Il n’y a pas plus clair que le rire d’un enfant regardant Charlie Chaplin.
La vérité gît dans cette clarté.

10 mai

Le diable se cache dans les détails.
Une ministre a déclaré « En France, beaucoup de femmes ne connaissent pas le fonctionnement de leur propre corps ! Nous voulons remédier à cela »
Elle a probablement raison. Beaucoup c’est vague. Mais est-ce grave au point de vouloir y remédier ?
Dans le même temps, je constate qu’aucun membre du gouvernement ne semble ressentir comment fonctionne son propre mental. Cela m’inquiète davantage. Parce qu’ainsi ils ne saisissent pas ce que voir, penser signifie ; ils ne saisissent donc pas que l’autre peut voir, penser un monde très différent du leur.
C’est la clé de l’empathie. Naomi est morte d’un défaut d’empathie, pas d’un défaut de connaissance.
Apprendre à ressentir en même temps que connaître. A cela j’aimerais remédier. Je peux déjà commencer par mon propre cas.
Ce soir le monde est gris vu d’en bas.

http://www.lemonde.fr/societe/article/2018/05/10/affaire-naomi-musenga-les-zones-d-ombre-de-l-hopital-de-strasbourg_5297221_3224.html?utm_term=Autofeed&utm_campaign=Echobox&utm_medium=Social&utm_source=Twitter#link_time=1525975898

9 mai

Un ministre défend la position du Président en annonçant qu’il avance en s’appuyant sur la majorité silencieuse. D’abord réduire au silence, puis avancer sans douter. C’est ce que fait un tyran. Et les commentateurs subjugués par le nouveau Bonaparte d’admirer la technique. Ne jamais se taire.
Bref après la fête Macron, aujourd’hui c’était la fête à l’Europe, une utopie que les tyrans effacent un peu plus chaque jour.

——————————

SÉRIE D'EXERCICES:
1. D'après l'extrait de journal, de quel défaut Naomi est-elle morte ?
2. Quels noms de personnes apparaissent dans les phrases de l'extrait de journal, sans compter l'adresse web ?
3. Pouvez-vous prolonger l'extrait de journal à partir de sa dernière phrase, sur l'Europe et les tyrans ?
Les données forment un ensemble distinct, sans lien avec l'extrait de journal.

(Questions sur des scènes en images)
——————————

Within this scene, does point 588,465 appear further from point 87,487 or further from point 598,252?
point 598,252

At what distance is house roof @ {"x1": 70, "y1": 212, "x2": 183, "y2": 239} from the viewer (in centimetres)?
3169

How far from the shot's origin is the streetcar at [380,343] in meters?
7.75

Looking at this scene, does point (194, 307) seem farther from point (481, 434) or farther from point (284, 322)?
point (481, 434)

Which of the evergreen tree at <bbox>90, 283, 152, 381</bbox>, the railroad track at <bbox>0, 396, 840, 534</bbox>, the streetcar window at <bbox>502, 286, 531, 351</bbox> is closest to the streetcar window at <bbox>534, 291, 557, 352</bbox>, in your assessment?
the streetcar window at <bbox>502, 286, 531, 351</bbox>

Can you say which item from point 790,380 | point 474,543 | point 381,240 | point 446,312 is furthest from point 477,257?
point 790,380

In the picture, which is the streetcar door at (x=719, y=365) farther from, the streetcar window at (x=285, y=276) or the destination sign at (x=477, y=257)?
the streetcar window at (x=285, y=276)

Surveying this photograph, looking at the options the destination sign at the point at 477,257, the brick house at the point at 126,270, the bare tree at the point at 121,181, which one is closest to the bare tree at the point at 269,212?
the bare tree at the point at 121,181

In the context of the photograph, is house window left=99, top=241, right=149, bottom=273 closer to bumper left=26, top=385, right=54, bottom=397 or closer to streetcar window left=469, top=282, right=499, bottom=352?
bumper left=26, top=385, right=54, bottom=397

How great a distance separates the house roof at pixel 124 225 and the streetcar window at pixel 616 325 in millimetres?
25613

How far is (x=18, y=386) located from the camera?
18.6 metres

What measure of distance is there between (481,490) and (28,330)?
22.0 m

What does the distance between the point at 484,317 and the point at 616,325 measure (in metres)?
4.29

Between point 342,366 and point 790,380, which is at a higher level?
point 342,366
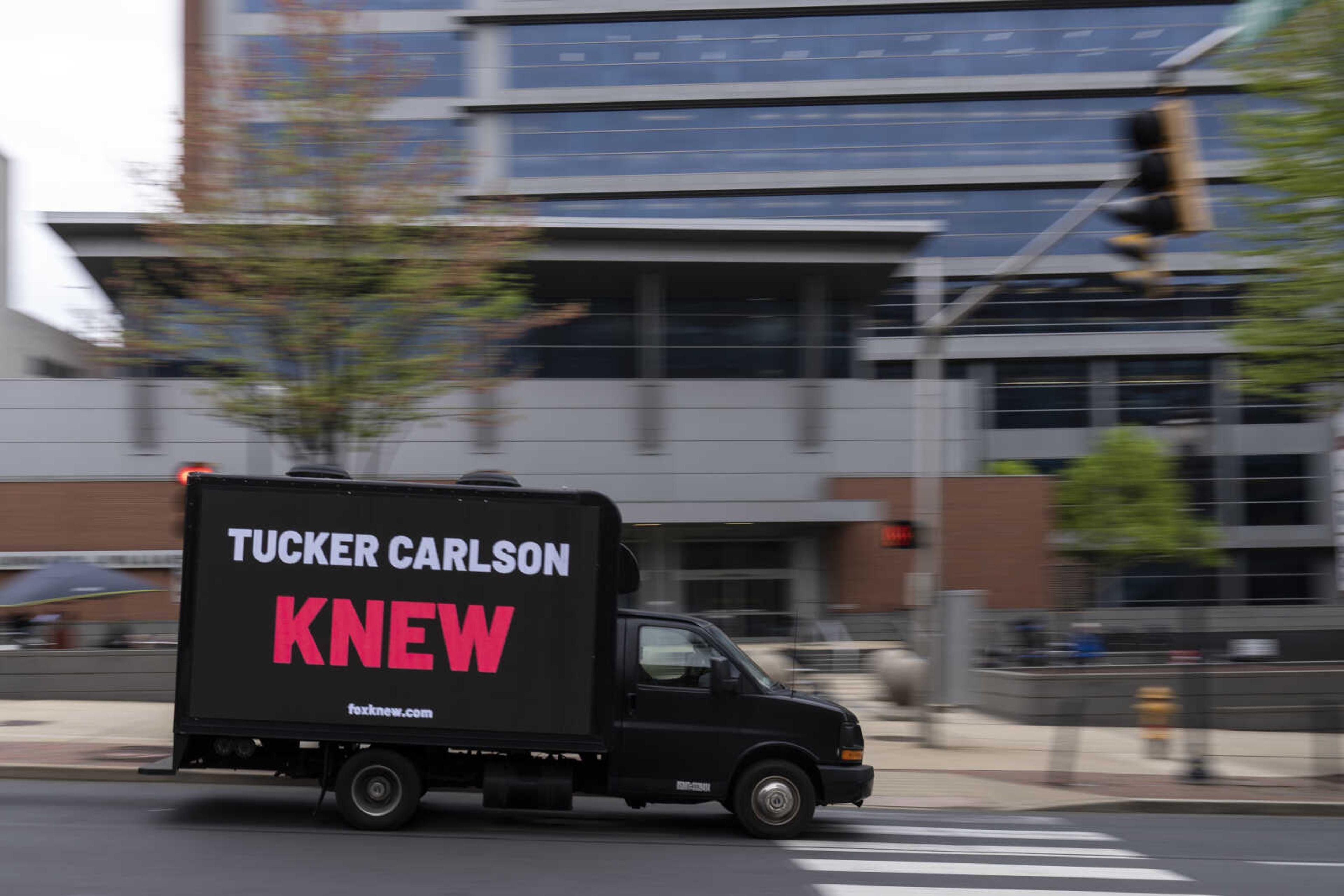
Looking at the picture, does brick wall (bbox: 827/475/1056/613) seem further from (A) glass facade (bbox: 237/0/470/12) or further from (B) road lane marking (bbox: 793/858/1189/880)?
(B) road lane marking (bbox: 793/858/1189/880)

——————————

CORRIGÉ:
1. D'un défaut d'empathie, pas d'un défaut de connaissance.

2. Charlie Chaplin, Naomi, Bonaparte, Macron

3.
8 mai

Une ministre en appelle à la psychanalyse pour justifier le couple présidentiel. Nous sommes gouvernés, symboliquement par Caligula et Agrippine. « Le pouvoir donne ses chances à l’impossible » aurait dit l’empereur romain.
A Philippe Lamberts qui l’interpellait au parlement européen, entre autres, sur le choix de ses mots « ceux qui ne sont rien », le président français répond « Je ne peux pas vous laisser dire cela ». Il n’a pas dit « Je ne suis pas d’accord avec vous » mais « Je ne peux pas vous laisser dire cela« . Cette petite phrase anodine que j’entends à de trop nombreuses occasions est lourde de signification. Elle signifie qu’en dehors de tout contrat social (la loi), un être humain se donne le droit et/ou le devoir de ce qu’un autre peut dire ou pas.
La spécificité de l’être humain est la limite et c’est la révolte prométhéenne qui la pose, ni dieu, ni animal.
Bref, aujourd’hui j’ai 43 ans.

7 mai

Ne jamais oublier que mes combats extérieurs ne sont qu’une fuite de mes propres contradictions.
Ne jamais oublier qu’un rire d’enfant ouvrant mon cœur, un rayon de soleil réchauffant ma peau, tes mèches blondes caressant mon nez sur ton cou donnent un sens à ce monde. Le reste est superflu.

26 avril

Fermeté et humanité, la pensée complexe du « en même temps » a une limite : l’action. C’est dans l’action que se révèle la nature de l’homme car à ce moment quelque chose échappe à sa pensée.
Vous êtes allongé(e) sur une plage, tout à coup sort de la mer un migrant venu pour vous de nulle part. Que faites-vous ? Ceci n’est pas une fiction, c’est le quotidien de milliers d’européens de nos côtes méditerranéennes.
C’est dans l’agir d’une telle situation que vous répondrez à la question : pourquoi l’homme ?

22 avril

Question de temps
A celui qui a reçu le don d’intuition et d’anticipation de ce qui vient, vient le jour où il comprend dans sa chair qu’il doit renoncer à ce don et consentir à ce que le futur ne s’offre à lui que dans le présent.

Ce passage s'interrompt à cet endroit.